The Social and Emotional Development from Birth to 18 months is often a concern for parents, especially first time parents. Trying to engage babies so that they grow in their own SELF-CONCEPT is a daunting task to begin with. Somehow as we parents become more attuned to our infant/baby, we gain confidence that “everything is okay.” But until we stop looking for something that doesn’t “seem right,” we often experience anxiety about individual instances of our baby not responding like we expect him to.
So, from the good folks who have written the “Washington State Early Learning and Development Benchmarks–Review Draft, Nov. 2004,” here are some basics for parents:
Some Indicators for Children:
- Explores own body (e.g., observes hands, reaches for toes)
- Responds with gestures or vocalizations when name is spoken.
- Shows awareness of self in voice, mirror image, and body.
- Attempts to complete basic daily living tasks (e.g., feeds self)
Some Strategies for Caregivers:
- Make time to be alone and fully engaged with child.
- Use child’s name during interactions
- Provide unbreakable mirrors for child to look at self.
- Give child time to find ways to soothe self.
- Give child time to remain engaged in activities.
As I write the two lists above, I’m realizing that there is a HUGE developmental difference between a month old infant and an 18 month old almost “child.” So please be aware that the above indicators are a building block process.
Here’s what I think I would do: As I play with my infant, I use her name a lot–the name you want to call her when she is six years old and fourteen years old. Not the cute name that rhymes with “banana.” It’s interesting how early childhood names “stick” when they are possibly “outgrown.” I have a dear friend named “Duck.” Yep. That’s his name. His mother referred to him in the womb as her “Little Duck.” Duck is now in his 70’s and very few people know that his given name is Donald (see how this works?). FYI–I am so glad that Duck has been a part of my life–he has given me untold gifts of friendship.

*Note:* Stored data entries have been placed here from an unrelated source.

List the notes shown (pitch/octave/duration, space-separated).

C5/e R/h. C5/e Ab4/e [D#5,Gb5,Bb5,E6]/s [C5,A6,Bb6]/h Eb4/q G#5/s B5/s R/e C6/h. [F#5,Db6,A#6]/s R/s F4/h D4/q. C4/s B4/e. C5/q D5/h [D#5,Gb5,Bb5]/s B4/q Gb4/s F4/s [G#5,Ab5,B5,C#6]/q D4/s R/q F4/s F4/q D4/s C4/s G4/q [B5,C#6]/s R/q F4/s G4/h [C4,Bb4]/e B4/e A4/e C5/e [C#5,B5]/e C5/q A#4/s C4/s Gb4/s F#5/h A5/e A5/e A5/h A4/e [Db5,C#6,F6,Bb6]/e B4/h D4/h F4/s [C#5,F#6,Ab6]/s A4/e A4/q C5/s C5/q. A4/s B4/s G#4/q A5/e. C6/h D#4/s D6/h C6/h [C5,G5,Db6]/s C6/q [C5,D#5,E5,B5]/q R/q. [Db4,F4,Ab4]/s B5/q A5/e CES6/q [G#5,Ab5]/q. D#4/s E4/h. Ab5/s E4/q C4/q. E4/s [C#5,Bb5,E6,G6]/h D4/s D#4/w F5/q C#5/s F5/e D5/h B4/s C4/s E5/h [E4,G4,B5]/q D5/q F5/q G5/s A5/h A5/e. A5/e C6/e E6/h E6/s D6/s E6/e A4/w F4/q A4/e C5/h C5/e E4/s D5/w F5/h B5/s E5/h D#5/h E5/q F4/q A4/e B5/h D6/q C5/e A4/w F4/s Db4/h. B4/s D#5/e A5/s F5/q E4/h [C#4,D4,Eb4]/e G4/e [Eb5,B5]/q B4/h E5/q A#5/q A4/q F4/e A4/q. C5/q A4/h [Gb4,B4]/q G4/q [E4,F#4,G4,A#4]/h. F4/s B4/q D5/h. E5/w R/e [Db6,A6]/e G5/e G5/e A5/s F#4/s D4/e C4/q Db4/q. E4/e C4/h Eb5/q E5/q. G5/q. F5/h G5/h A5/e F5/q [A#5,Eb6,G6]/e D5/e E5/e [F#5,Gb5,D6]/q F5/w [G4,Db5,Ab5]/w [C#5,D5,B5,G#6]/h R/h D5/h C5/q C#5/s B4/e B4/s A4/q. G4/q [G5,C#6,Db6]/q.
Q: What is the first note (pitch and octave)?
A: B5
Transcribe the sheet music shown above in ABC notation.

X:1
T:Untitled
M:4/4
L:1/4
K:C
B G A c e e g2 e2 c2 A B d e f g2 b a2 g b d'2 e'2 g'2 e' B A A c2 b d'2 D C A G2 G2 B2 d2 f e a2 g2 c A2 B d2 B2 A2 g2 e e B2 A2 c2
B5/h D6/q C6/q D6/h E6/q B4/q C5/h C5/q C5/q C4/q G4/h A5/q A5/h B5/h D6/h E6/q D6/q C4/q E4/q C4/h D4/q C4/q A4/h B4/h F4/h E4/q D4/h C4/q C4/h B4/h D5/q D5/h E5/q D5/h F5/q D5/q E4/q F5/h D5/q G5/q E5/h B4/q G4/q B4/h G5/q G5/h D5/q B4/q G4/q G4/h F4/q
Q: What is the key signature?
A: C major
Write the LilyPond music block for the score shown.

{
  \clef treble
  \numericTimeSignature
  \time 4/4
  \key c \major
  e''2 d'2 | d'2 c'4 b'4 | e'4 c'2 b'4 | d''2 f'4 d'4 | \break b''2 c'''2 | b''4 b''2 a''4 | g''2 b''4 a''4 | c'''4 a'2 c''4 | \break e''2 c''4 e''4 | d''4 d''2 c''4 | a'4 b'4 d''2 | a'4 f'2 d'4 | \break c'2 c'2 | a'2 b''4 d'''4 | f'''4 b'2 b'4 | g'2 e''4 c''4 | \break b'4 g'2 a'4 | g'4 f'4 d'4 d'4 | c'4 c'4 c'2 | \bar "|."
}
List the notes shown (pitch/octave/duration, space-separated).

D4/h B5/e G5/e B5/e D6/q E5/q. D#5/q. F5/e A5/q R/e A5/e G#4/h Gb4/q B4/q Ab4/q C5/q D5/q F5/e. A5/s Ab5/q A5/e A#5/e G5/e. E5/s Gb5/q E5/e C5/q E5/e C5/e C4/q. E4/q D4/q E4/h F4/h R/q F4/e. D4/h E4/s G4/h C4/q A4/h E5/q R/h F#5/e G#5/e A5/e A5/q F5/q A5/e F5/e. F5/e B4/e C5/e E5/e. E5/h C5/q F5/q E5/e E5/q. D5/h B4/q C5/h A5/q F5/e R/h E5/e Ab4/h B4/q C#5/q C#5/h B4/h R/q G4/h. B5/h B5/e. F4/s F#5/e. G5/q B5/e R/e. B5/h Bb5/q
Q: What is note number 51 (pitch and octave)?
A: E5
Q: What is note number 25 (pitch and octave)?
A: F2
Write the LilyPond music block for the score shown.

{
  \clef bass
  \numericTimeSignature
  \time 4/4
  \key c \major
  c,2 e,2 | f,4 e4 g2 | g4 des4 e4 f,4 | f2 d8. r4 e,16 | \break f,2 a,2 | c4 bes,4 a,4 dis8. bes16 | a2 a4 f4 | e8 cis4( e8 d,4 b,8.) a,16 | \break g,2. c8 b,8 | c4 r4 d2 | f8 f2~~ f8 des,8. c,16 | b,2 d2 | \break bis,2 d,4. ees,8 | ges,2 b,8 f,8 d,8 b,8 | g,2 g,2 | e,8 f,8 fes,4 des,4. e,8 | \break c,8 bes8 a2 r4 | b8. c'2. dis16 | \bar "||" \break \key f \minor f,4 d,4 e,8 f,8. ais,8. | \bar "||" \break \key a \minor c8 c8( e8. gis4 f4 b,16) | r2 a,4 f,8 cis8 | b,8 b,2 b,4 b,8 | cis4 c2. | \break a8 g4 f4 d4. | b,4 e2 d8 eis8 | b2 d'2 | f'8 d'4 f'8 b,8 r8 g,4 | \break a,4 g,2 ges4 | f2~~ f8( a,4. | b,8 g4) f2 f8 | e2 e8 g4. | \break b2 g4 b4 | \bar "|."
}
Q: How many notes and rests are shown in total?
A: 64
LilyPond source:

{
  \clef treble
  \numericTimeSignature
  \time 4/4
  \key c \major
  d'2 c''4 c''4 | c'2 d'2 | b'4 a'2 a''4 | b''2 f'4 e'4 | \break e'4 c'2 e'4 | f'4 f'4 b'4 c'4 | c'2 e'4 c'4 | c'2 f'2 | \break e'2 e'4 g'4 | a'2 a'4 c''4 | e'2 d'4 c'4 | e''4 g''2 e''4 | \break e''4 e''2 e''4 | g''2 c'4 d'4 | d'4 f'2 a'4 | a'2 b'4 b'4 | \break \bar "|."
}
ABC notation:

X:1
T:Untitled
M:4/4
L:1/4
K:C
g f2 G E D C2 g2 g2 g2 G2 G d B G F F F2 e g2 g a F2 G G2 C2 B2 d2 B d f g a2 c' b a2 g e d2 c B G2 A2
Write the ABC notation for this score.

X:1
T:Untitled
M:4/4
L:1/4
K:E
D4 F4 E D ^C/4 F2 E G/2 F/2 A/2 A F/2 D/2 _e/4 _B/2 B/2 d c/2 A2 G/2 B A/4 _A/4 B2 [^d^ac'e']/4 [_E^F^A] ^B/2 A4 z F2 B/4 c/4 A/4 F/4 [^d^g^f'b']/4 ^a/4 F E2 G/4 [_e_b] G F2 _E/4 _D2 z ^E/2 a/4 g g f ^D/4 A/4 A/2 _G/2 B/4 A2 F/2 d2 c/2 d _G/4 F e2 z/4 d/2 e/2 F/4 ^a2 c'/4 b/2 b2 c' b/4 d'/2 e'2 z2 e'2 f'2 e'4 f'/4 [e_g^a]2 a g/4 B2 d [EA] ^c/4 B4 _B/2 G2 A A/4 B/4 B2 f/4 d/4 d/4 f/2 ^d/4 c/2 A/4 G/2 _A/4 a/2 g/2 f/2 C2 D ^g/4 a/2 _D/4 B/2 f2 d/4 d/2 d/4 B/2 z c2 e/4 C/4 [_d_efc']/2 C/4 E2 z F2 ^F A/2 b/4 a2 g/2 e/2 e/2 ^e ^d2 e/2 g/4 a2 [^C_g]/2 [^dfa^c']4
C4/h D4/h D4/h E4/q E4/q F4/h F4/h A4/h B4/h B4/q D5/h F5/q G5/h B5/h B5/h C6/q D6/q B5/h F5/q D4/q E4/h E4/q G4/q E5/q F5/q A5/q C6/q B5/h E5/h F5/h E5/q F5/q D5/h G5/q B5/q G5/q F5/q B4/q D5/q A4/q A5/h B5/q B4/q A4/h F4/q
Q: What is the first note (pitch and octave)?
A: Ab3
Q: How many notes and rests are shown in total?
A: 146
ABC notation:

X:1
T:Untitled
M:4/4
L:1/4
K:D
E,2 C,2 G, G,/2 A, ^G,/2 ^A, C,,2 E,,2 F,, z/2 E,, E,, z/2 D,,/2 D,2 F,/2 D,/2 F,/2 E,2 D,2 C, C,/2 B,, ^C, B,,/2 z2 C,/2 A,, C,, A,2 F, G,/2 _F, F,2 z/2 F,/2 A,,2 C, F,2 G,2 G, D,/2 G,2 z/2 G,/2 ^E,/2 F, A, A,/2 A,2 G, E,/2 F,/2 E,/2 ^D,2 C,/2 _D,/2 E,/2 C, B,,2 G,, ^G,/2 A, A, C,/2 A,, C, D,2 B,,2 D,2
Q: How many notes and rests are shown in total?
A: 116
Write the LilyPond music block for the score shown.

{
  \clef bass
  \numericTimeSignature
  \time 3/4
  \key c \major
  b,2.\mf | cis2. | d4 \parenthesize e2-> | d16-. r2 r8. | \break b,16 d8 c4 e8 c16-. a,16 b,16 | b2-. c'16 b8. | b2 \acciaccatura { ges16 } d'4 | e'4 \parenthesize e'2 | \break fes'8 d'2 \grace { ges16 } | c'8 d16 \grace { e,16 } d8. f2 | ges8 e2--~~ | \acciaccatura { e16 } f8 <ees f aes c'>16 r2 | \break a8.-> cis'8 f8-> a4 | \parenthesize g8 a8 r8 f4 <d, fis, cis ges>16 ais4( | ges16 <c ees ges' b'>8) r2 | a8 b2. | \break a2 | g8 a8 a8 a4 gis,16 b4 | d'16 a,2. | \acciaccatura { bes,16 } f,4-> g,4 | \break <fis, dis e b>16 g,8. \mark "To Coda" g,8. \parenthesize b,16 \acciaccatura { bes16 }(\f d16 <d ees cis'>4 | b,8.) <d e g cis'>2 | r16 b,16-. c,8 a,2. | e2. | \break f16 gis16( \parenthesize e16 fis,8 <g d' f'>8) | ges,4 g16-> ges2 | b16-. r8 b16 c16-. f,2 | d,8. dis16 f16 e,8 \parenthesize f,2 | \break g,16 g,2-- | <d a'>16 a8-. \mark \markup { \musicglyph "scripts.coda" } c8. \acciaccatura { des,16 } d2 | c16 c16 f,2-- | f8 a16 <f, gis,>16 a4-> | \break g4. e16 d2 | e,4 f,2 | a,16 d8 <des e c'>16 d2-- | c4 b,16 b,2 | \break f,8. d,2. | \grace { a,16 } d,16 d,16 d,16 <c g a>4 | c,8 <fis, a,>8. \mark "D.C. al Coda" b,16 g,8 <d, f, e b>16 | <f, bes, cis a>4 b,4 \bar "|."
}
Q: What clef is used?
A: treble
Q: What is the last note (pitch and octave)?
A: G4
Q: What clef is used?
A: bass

The unbreakable mirror is a GREAT tool for babies. I hope you have the opportunity to see what happens when your baby catches a glimpse in the mirror of himself for the very first time (probably around 6 months, when he is starting to crawl). I will never forget one of my children as she found herself reflected in the floor length mirror for the first time. Surprise? Curiosity–yes! She sat up and stared at herself for several moments and then reached out to touch that “other” baby. I don’t think she had the cognition ability to know that she was looking at herself. She certainly had to ability to know it was another baby looking at her from the mirror. As she reached out to herself in the mirror, and touched only glass, she seemed puzzled, but not frustrated. She repeated this gesture again and then crawled away.
When you are providing quality time between you and your baby, please do allow for an engagement period that allows the baby time to think and respond to what you are presenting. For example: take a favorite toy and as the baby watches, place the toy under a magazine, or wash cloth. Give your baby time to think about this. If the baby shows initiative to find her toy, celebrate with a clapping of hands, smiling and stating, “Susie, you found your toy!” If your baby does not show a willingness to explore immediately, play a game of “peek-a-boo” with the hidden toy. Give your baby time to want to PLAY with you. Do not make it so difficult that your baby can’t WIN–this is all about the self-gratification of learning the enjoyment of curiosity and adventure.
What fun (even when Mommy and Daddy are exhausted) to PLAY with a baby! Enjoy and savor the moments!